> [Work to complete]:
State how many lines in the listing below contain the word "this". Reply with the number alone.

================================

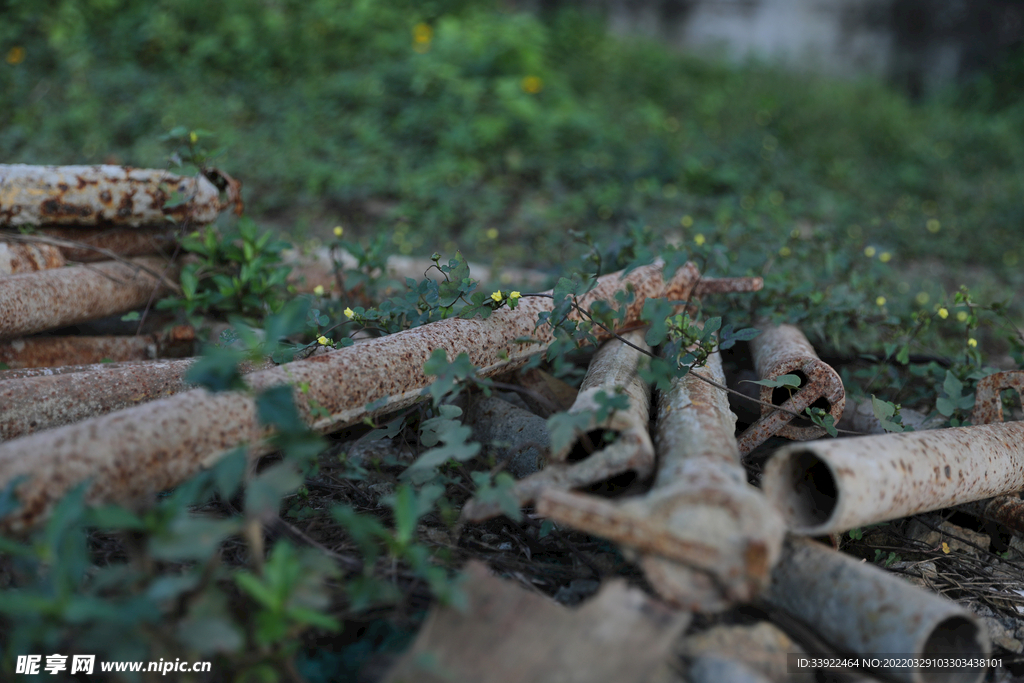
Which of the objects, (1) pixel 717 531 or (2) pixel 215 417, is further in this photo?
(2) pixel 215 417

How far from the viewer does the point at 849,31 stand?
923 centimetres

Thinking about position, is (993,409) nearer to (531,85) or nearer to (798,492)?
(798,492)

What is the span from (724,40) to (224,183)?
25.7 feet

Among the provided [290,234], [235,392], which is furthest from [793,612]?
[290,234]

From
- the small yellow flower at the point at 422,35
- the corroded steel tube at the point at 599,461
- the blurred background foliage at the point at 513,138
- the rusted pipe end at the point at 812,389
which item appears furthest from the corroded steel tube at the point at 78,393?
the small yellow flower at the point at 422,35

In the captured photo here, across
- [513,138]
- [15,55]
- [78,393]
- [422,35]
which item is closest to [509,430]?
[78,393]

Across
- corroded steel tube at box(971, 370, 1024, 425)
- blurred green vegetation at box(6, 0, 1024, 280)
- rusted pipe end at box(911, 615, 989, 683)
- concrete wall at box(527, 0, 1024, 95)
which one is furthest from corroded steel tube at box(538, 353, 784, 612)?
concrete wall at box(527, 0, 1024, 95)

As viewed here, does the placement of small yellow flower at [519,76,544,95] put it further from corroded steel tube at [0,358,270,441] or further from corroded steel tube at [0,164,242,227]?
corroded steel tube at [0,358,270,441]

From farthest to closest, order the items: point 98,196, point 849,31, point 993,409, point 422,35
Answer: point 849,31 → point 422,35 → point 98,196 → point 993,409

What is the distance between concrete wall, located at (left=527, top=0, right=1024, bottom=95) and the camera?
8883 millimetres

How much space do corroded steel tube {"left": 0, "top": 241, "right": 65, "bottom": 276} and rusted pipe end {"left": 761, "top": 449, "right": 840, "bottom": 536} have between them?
8.51 ft

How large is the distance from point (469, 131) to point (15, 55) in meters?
4.21

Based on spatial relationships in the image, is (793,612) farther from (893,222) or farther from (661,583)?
(893,222)

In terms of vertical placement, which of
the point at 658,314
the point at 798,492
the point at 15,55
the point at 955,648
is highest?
the point at 15,55
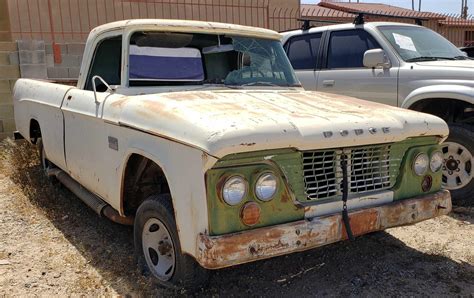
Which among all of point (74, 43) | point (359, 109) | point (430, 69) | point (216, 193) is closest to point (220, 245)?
point (216, 193)

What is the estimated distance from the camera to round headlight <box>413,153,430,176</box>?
11.1ft

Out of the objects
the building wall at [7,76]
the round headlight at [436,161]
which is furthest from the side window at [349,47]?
the building wall at [7,76]

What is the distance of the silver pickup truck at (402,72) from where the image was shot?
505cm

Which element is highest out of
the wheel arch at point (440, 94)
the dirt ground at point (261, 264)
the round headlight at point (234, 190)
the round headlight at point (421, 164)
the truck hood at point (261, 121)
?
the truck hood at point (261, 121)

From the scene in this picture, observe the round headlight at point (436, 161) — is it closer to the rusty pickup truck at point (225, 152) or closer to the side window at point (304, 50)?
the rusty pickup truck at point (225, 152)

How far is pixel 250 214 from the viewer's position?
9.02 ft

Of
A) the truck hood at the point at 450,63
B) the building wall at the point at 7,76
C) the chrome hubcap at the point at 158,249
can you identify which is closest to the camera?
the chrome hubcap at the point at 158,249

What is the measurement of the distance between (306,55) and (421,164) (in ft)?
12.1

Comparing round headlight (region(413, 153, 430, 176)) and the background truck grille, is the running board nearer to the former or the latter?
the background truck grille

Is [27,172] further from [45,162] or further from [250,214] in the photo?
[250,214]

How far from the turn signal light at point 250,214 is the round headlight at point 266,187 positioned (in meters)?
0.06

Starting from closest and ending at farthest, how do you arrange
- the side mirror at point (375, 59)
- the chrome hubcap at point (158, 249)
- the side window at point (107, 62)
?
1. the chrome hubcap at point (158, 249)
2. the side window at point (107, 62)
3. the side mirror at point (375, 59)

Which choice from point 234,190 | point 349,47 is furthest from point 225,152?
point 349,47

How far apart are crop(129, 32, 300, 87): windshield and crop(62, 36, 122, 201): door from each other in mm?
290
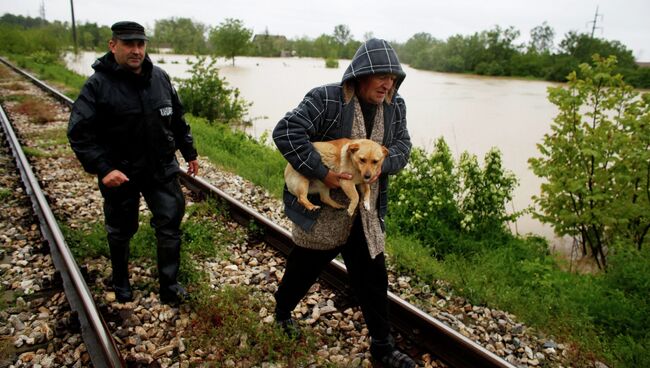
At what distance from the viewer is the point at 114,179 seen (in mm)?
2752

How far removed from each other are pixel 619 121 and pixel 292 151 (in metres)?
4.73

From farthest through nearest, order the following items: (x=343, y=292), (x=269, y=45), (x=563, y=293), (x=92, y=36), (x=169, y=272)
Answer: (x=269, y=45) < (x=92, y=36) < (x=563, y=293) < (x=343, y=292) < (x=169, y=272)

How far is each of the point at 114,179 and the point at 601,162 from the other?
17.4ft

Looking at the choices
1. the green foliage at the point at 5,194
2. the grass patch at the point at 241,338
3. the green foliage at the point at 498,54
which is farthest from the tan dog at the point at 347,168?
the green foliage at the point at 498,54

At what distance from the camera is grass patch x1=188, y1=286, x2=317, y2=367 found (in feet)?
9.32

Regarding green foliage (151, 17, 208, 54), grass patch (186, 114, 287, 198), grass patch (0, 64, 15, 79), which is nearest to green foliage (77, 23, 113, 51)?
green foliage (151, 17, 208, 54)

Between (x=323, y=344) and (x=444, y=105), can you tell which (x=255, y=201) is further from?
(x=444, y=105)

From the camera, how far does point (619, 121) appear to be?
5105mm

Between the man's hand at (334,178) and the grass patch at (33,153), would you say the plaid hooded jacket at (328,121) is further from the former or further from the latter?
the grass patch at (33,153)

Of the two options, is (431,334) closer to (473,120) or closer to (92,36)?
(473,120)

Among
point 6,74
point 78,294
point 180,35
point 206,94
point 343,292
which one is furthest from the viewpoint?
point 180,35

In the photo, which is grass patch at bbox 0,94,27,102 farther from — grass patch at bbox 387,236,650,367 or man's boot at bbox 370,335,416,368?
man's boot at bbox 370,335,416,368

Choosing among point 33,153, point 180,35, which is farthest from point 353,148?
point 180,35

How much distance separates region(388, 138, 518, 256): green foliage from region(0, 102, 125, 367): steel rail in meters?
3.35
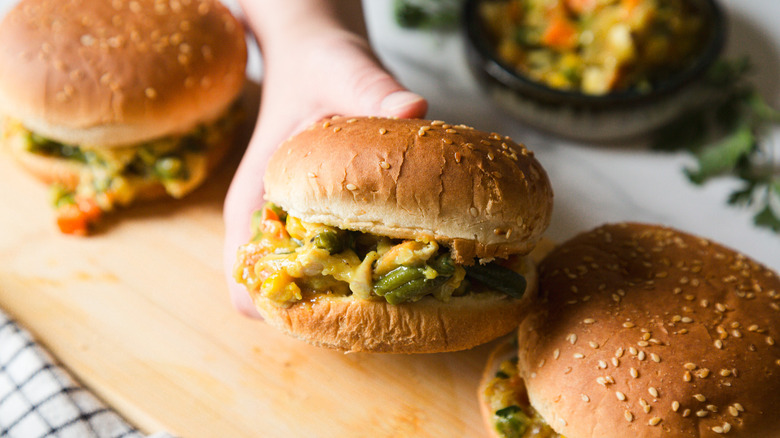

================================

> [Full answer]:
2